To my brother and sister Canadian postal workers,
First, as a 24-year-veteran mail carrier for the United States Postal Service, I wholeheartedly support your fight to defend your right to a decent life. Then, I would like to point out that here in the US there is virtually no reporting on your struggle. Other than the World Socialist Web Site and a couple of online aggregators of postal news, there is nothing. To their shame, I have to add to those turning a blind eye to your struggle the four postal unions affiliated with the USPS, including the one that (supposedly) represents me. In a survey of their respective web sites, none have anything to say about, much less extend material support for, your strike.
That is to be expected.
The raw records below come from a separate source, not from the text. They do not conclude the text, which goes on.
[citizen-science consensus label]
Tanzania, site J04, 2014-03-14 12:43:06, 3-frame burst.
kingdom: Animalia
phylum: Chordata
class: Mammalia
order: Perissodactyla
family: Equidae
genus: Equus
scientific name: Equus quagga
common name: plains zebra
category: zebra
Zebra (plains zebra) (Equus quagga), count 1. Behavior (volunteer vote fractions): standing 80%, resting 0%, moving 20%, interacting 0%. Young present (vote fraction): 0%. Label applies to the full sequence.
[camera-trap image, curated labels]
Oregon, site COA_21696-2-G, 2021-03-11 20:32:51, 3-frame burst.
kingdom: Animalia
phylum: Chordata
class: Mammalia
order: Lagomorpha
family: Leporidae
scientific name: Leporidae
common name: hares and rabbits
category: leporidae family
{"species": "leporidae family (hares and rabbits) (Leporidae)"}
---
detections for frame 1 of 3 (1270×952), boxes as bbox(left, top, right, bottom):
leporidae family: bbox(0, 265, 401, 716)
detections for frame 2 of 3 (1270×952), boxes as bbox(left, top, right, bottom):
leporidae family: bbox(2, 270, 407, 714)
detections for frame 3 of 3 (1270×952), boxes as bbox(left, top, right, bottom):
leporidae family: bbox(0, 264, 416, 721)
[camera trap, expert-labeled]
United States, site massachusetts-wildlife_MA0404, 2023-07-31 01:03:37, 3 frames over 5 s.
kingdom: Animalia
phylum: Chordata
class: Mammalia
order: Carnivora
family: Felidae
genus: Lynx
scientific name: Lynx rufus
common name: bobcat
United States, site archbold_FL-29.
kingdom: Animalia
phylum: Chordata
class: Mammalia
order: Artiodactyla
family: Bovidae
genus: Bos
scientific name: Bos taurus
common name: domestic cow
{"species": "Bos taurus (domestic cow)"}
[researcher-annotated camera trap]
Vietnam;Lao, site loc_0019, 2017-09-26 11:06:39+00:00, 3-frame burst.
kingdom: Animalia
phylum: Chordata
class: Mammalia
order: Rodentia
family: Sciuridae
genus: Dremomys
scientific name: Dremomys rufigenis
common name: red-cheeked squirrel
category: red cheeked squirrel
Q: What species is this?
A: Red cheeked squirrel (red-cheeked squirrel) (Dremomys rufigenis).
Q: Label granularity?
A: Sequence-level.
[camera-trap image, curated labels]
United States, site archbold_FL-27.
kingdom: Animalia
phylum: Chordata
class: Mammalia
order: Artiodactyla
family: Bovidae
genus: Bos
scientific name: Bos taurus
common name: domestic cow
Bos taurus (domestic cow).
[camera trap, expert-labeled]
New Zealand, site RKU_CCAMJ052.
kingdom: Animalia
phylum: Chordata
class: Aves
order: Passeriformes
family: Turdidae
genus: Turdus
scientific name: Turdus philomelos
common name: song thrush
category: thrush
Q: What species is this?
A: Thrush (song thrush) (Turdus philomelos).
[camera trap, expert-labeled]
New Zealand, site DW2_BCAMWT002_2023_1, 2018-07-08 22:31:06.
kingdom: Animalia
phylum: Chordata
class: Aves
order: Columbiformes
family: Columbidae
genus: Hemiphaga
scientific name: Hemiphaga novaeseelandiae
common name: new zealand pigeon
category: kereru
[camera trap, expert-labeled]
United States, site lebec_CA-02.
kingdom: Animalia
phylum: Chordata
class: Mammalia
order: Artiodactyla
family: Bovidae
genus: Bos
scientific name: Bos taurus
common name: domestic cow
Why? In the case of the American Postal Workers Union (APWU), the largest US postal union with more than 200,000 workers under its jurisdiction, it has just finished imposing a four-and-a-half-year contract on its members that accepts an unprecedented two-tier wage and benefit structure. This leaves new hires at a level that the historic 1970 postal strike—here in the US—was fought to overcome. It also includes a token wage increase that will be easily eaten up by inflation. In this situation, the contagion of an open conflict in defense of wages and benefits by fellow postal workers to our north—marches, demonstrations, strikes—cannot be communicated to the rank and file.
Under this contract, for the first time since 1970, new-hired workers will have no protection from layoffs. A lower starting wage that will never rise above the old contract’s starting wage, and part-time work (although contractually called “full-time”) will create exactly what the post office demanded—a cheaper, more flexible work force.
In contrast to the postal strike of 1970, it was clear to the rank and file that in these contract negotiations no section of the APWU was prepared to lead a struggle against these concession demands. The USPS is determined to claw back all the gains made by postal workers since 1970. Postmaster General Pat Donahoe boasted, “We’ve reduced headcount by 225,000 since the year 2000. There are very few labor unions in the world that wouldn’t be jumping up and down ranting and raving about that.”
The union bureaucracy, fearing for its lucrative positions, is itself determined to sacrifice all the gains won by postal workers in bitter struggle. No advance can be made by American postal workers through these out-lived organizations. Brothers and sisters, your situation is no different. The Canadian Union of Postal Workers (CUPW) has no intention of mobilizing an all-out struggle because, ultimately, it agrees with Canada Post. As the American Postal Workers Union has proved here with its contract—it agrees with the United States Postal Service.
A new road has to be opened up for this struggle to succeed. The formation of rank-and-file committees, outside of and against the CUPW, prepared to wage an industrial as well as political struggle against the Harper government, must be placed on the order of the day.